## WHAT YOU ARE ASKED TO DO
Your answer should consist of each line from the data below that contains "reviewdiv".

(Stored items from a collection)
____________________
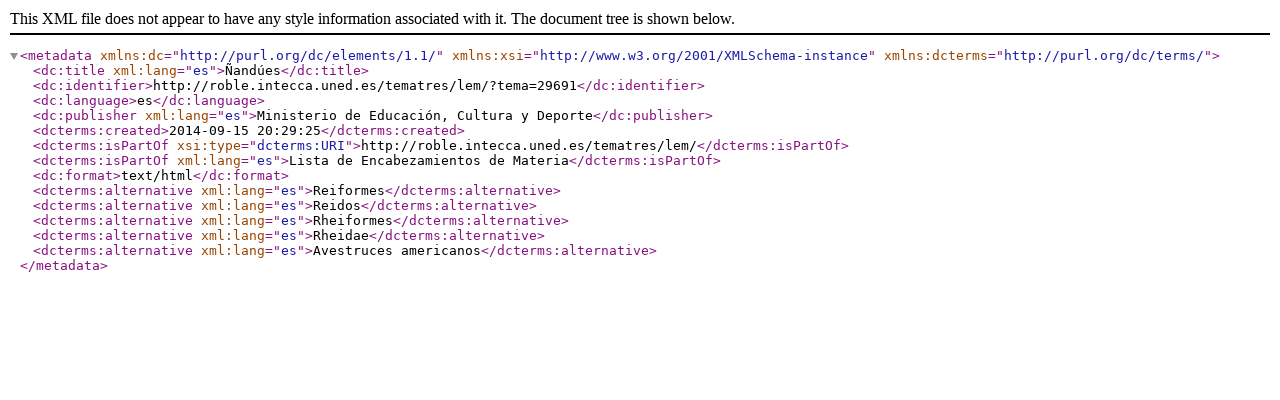

--- FILE ---
content_type: text/xml
request_url: https://roble.intecca.uned.es/tematres/lem/xml.php?dcTema=29691
body_size: 1060
content:
<?xml version="1.0" encoding="utf-8"?><metadata xmlns:dc="http://purl.org/dc/elements/1.1/"  xmlns:xsi="http://www.w3.org/2001/XMLSchema-instance" xmlns:dcterms="http://purl.org/dc/terms/"><dc:title xml:lang="es">Ñandúes</dc:title><dc:identifier>http://roble.intecca.uned.es/tematres/lem/?tema=29691</dc:identifier><dc:language>es</dc:language><dc:publisher xml:lang="es">Ministerio de Educación, Cultura y Deporte</dc:publisher><dcterms:created>2014-09-15 20:29:25</dcterms:created><dcterms:isPartOf xsi:type="dcterms:URI">http://roble.intecca.uned.es/tematres/lem/</dcterms:isPartOf><dcterms:isPartOf xml:lang="es">Lista de Encabezamientos de Materia</dcterms:isPartOf><dc:format>text/html</dc:format> <dcterms:alternative xml:lang="es">Reiformes</dcterms:alternative> <dcterms:alternative xml:lang="es">Reidos</dcterms:alternative> <dcterms:alternative xml:lang="es">Rheiformes</dcterms:alternative> <dcterms:alternative xml:lang="es">Rheidae</dcterms:alternative> <dcterms:alternative xml:lang="es">Avestruces americanos</dcterms:alternative></metadata>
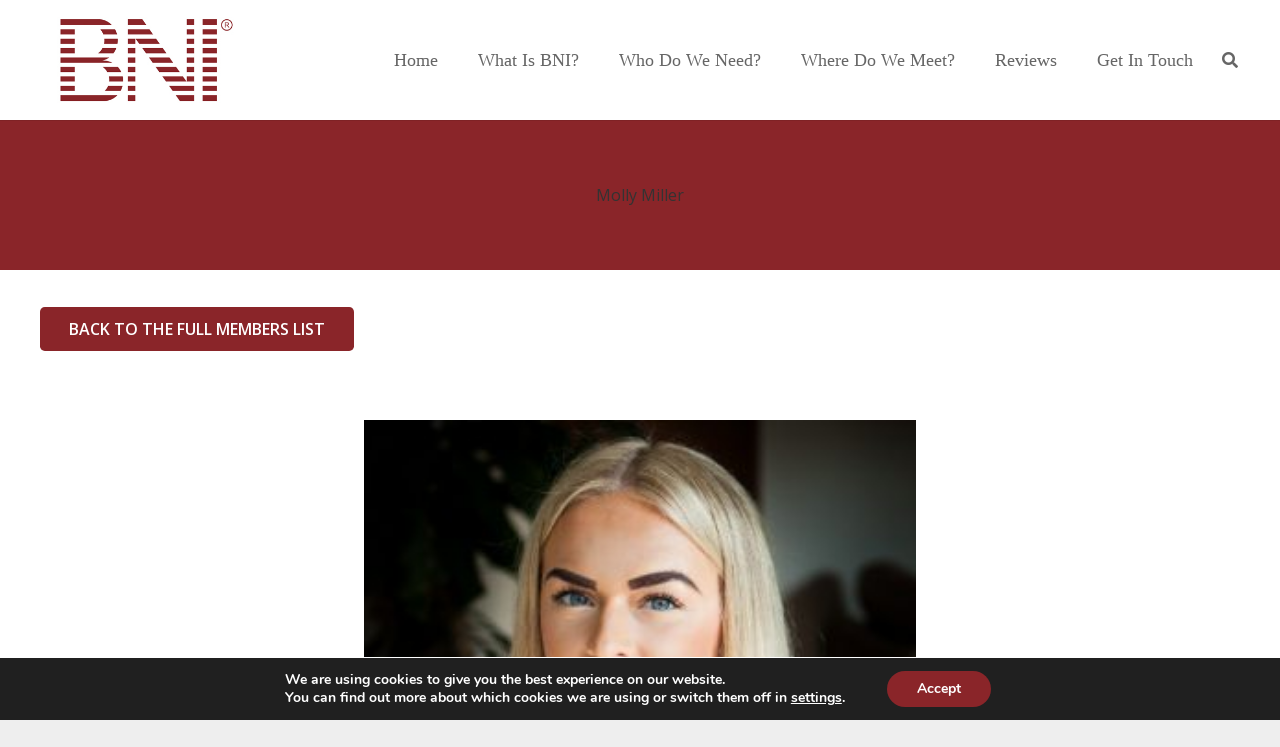

--- FILE ---
content_type: text/javascript
request_url: https://bnichurchill.com/wp-content/themes/Impreza-child/js/custom.code.js?ver=1.0.0
body_size: 104
content:
/* Custom JS Codes */

jQuery(document).ready(function() {
	jQuery("#reviewdiv span.rating").css( "display", "inline-block" );
	jQuery("#reviewdiv span[itemprop='aggregateRating']").each(function(){
		jQuery(this).html(jQuery(this).html().split("reviews").join(""));
	});
	jQuery("#reviewdiv span.votes").after( " <a href='/reviews/' title='BNI Churchill Reviews'>reviews</a>" );
});


/* Find and remove alt+title tags from gallery anchors */
jQuery("a.w-gallery-tnail").removeAttr('title')

____________________
## TASK RESPONSE
	jQuery("#reviewdiv span.rating").css( "display", "inline-block" );
	jQuery("#reviewdiv span[itemprop='aggregateRating']").each(function(){
	jQuery("#reviewdiv span.votes").after( " <a href='/reviews/' title='BNI Churchill Reviews'>reviews</a>" );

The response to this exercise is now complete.